→ **Problem to work on**
Starting from the line that holds "order: Diprotodontia", print every line through the end of the records, first and last included.

→ **Saved entries**
—————

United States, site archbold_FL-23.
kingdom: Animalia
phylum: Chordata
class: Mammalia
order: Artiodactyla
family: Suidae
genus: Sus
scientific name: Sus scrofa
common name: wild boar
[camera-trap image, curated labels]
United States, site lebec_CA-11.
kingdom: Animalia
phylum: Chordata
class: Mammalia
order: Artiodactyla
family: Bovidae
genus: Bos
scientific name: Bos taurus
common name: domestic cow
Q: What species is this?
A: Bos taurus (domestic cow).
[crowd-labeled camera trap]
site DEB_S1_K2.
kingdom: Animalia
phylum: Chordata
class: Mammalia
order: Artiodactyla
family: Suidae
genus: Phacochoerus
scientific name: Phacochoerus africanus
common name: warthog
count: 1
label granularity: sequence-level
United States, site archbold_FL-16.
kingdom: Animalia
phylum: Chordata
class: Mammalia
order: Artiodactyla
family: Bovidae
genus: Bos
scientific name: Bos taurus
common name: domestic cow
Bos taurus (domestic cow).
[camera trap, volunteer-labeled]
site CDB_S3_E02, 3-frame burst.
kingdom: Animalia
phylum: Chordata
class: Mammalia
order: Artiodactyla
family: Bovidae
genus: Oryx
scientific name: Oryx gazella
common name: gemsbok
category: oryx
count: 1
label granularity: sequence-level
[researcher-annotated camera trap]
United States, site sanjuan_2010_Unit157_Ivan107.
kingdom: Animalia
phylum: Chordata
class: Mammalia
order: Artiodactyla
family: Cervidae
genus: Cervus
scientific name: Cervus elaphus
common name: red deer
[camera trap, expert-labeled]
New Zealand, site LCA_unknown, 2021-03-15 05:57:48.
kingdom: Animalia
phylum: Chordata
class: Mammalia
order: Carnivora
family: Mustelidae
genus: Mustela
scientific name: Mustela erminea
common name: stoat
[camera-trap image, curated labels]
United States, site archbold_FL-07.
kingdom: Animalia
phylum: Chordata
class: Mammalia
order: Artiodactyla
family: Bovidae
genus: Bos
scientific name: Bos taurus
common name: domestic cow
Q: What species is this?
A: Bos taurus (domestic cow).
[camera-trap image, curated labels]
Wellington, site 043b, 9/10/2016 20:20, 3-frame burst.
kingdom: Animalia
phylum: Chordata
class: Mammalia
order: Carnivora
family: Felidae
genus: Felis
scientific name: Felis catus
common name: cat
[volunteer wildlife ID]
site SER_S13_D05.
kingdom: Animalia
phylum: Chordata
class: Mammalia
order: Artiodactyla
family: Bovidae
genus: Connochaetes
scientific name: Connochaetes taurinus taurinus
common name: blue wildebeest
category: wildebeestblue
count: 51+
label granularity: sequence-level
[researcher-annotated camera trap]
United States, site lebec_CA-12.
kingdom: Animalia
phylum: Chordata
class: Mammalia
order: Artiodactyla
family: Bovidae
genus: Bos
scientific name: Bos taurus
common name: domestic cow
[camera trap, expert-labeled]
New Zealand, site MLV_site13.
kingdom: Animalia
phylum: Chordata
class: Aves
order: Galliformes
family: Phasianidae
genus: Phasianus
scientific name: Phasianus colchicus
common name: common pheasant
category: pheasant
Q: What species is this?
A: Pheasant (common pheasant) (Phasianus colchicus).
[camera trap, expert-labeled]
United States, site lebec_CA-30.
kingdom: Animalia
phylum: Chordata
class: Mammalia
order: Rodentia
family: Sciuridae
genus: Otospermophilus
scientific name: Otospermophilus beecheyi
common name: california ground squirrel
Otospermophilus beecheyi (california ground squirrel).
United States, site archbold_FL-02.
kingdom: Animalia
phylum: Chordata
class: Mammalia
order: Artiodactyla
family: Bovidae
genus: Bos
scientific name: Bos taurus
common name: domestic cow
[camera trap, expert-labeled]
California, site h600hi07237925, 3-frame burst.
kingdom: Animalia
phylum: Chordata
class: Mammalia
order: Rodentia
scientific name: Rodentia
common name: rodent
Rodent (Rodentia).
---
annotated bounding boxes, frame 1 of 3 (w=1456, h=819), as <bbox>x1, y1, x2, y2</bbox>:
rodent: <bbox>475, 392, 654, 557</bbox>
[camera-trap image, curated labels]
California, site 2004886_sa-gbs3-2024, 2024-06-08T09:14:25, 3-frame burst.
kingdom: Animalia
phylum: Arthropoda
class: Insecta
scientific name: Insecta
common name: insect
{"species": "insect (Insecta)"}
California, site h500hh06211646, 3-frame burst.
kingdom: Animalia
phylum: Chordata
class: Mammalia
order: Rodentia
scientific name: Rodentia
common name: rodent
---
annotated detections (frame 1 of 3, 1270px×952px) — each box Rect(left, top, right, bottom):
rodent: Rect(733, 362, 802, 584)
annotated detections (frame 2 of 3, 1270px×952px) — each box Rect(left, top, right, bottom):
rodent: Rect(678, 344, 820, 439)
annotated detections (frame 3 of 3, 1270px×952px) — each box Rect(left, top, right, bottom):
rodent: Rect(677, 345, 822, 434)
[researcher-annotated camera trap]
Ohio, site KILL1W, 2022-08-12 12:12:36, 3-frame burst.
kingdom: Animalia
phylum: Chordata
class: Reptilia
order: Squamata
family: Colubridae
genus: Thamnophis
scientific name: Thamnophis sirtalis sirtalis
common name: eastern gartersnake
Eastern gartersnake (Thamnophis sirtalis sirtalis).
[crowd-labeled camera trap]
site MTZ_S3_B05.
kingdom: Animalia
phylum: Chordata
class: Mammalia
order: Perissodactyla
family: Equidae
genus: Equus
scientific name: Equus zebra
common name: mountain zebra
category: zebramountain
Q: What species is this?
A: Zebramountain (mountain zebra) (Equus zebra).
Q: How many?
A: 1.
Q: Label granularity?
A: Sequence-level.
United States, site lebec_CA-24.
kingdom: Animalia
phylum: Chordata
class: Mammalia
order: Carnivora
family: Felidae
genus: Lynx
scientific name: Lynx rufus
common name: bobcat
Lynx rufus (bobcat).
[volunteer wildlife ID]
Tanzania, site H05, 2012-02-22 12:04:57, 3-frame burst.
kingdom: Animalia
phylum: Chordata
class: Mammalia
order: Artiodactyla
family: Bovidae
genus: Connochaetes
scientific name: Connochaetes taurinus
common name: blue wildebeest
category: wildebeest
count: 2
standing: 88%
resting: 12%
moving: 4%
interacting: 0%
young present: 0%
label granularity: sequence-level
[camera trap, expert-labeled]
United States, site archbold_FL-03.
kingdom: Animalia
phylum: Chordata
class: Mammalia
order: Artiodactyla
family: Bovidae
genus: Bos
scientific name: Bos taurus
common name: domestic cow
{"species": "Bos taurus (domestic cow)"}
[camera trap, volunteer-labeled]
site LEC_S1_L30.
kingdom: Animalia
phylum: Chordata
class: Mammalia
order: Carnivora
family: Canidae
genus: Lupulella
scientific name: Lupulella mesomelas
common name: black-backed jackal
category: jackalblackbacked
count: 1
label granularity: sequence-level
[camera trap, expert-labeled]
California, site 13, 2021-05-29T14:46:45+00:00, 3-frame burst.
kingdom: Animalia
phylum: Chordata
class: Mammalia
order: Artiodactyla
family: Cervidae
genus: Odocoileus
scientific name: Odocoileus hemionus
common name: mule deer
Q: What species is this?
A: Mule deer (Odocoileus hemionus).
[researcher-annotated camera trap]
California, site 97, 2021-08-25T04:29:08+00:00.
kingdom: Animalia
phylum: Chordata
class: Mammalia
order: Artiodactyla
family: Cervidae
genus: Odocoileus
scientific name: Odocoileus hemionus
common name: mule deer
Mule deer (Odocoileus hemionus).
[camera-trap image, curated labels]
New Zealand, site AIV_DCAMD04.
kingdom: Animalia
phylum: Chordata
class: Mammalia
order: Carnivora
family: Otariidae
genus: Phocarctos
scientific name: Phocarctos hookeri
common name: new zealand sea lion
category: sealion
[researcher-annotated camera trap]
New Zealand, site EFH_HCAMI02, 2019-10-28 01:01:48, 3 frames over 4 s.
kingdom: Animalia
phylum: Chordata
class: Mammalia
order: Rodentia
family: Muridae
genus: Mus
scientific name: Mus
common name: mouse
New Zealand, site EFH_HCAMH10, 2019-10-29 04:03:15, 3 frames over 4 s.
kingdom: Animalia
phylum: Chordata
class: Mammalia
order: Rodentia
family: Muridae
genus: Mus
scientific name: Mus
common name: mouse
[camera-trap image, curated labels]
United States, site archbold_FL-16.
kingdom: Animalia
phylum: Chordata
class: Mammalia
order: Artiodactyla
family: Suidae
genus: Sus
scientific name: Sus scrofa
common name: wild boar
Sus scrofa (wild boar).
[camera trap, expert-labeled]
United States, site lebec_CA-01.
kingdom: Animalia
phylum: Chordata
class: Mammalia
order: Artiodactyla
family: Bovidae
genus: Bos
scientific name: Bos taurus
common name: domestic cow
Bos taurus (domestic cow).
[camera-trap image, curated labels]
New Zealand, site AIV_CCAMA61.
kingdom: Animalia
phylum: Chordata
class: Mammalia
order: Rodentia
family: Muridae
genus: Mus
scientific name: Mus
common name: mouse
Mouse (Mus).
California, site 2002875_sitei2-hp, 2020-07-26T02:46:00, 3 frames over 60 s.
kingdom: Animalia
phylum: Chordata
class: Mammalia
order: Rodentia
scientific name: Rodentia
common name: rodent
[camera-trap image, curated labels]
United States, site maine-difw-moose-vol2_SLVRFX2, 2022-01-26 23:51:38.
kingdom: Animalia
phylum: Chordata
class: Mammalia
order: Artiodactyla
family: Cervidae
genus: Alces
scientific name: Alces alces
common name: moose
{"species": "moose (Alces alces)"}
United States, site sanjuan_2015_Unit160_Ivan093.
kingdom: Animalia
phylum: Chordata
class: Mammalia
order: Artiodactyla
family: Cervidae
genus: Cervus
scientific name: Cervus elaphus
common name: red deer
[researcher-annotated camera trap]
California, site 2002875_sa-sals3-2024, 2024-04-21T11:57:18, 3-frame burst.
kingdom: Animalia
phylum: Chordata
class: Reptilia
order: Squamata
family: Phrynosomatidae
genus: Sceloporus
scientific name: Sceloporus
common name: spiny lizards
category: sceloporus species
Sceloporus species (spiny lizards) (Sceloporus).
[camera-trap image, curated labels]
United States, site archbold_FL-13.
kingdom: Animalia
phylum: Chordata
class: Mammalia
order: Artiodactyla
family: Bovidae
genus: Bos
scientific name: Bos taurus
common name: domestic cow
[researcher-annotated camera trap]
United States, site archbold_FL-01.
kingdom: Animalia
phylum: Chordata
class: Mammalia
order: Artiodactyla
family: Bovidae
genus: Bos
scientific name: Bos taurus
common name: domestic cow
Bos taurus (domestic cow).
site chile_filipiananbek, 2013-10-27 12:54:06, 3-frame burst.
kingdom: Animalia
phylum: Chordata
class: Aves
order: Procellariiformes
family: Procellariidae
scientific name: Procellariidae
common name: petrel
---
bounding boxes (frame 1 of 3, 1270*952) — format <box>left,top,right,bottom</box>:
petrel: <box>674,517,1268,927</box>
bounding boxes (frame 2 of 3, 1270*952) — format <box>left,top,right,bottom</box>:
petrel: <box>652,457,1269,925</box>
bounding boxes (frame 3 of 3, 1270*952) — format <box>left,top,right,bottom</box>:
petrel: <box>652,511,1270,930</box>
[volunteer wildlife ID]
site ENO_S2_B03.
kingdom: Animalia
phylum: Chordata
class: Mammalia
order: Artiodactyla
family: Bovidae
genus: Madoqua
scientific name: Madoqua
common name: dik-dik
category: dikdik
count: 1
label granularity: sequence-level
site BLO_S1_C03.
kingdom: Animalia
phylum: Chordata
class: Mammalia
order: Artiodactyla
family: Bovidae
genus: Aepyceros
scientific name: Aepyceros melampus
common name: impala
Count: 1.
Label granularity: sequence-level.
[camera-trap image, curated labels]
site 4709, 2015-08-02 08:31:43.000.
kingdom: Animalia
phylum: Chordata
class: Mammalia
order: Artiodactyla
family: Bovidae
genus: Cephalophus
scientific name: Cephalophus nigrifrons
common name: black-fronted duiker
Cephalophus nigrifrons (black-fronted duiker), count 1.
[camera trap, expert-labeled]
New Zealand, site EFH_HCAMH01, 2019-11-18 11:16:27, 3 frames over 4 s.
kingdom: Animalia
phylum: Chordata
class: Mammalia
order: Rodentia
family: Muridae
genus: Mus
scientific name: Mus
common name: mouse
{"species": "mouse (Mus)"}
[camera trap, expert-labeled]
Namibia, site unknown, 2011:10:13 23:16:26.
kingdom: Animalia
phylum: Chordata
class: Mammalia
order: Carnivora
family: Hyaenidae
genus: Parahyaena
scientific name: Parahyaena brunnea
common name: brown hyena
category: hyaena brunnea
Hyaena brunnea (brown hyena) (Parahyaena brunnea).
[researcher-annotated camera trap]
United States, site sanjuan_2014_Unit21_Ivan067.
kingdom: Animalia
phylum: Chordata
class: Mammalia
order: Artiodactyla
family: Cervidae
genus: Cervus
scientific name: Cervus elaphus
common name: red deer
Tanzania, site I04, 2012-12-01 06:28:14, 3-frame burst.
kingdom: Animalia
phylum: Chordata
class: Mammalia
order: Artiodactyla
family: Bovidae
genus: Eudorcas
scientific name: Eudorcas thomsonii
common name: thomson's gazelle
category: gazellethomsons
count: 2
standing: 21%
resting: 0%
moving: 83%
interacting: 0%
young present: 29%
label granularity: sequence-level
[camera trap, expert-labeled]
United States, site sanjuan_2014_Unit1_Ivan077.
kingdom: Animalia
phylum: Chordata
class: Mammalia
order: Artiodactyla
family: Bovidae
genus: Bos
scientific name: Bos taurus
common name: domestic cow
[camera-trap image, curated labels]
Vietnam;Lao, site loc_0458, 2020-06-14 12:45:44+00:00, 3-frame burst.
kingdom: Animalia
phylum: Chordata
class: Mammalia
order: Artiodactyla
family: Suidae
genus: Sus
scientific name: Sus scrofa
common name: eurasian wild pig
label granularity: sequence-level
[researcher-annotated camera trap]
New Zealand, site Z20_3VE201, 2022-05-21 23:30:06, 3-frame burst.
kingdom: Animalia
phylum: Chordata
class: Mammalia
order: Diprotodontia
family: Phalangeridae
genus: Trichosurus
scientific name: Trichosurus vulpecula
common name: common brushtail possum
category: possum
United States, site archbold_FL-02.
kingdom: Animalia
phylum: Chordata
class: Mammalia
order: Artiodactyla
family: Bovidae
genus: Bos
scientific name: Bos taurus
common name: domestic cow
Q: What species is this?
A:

—————

→ **Solution to this exercise**
order: Diprotodontia
family: Phalangeridae
genus: Trichosurus
scientific name: Trichosurus vulpecula
common name: common brushtail possum
category: possum
United States, site archbold_FL-02.
kingdom: Animalia
phylum: Chordata
class: Mammalia
order: Artiodactyla
family: Bovidae
genus: Bos
scientific name: Bos taurus
common name: domestic cow
Q: What species is this?
A:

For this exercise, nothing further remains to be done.